If you give it out with the same calendar frequency, then making exhaustion come back on a short (overnight) rest is a no-change.I'm not against this, but I am curious why. The only two points of attrition that have the potential to last longer than a single long rest currently in the 5e rules are exhaustion and spent HD.
With an exploration heavy campaign, exhaustion is something that can come into play as a penalty for player decisions or for failure from "skill challenge" type of scenes. Say a bad survival role for choosing a camp and dealing with a flash flood and needing save selves, mounts, gears, wagons.
Having a level of exhaustion cured with a short rest takes all the sting out of it unless I'm giving it out with more frequency, or giving out multiple levels based on the severity of failure. The latter I'm not against if there's a good reason to clear it up quicker. Actually, I probably like it better now that I'm examining the idea.
But what brought it up the suggestion?
If you give it out with the same encounter frequency, then making exhaustion come back on a long (week) rest is a no-change.
Ie, imagine non-gritty rests. You are force marching for a day. Do you get 1 level of exhaustion? Well this has no effect if you still get a night's rest.

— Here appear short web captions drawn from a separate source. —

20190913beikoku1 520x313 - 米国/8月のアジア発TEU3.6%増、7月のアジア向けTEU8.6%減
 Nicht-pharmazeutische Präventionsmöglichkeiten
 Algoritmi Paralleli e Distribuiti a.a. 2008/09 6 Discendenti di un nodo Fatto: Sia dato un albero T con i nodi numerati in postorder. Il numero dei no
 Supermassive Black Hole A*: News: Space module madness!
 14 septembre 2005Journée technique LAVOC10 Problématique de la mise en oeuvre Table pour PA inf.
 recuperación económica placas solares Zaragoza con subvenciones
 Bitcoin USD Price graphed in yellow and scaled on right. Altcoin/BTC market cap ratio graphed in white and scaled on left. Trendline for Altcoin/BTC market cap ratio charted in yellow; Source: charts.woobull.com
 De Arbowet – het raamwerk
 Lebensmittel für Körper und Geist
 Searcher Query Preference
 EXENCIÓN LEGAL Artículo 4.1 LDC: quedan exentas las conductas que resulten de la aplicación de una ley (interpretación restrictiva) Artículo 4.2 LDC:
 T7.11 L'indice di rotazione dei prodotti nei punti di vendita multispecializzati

Now imagine gritty rests. You stay up overnight. Does this result in a level of exhaustion? If so, then staying up overnight becomes ridiculously more expensive; in standard, staying up overnight for a night, then sleeping, then repeating this cycle every 2 days is stable. In this new system, that same narrative set of actions results in death after a few weeks.
My personal system -- 3/8 chance each spent d8 HD comes back overnight, 1 HD can be burned to recover exhaustion overnight -- is somewhere in the middle at low levels, and approaches the "more generous" one at higher levels.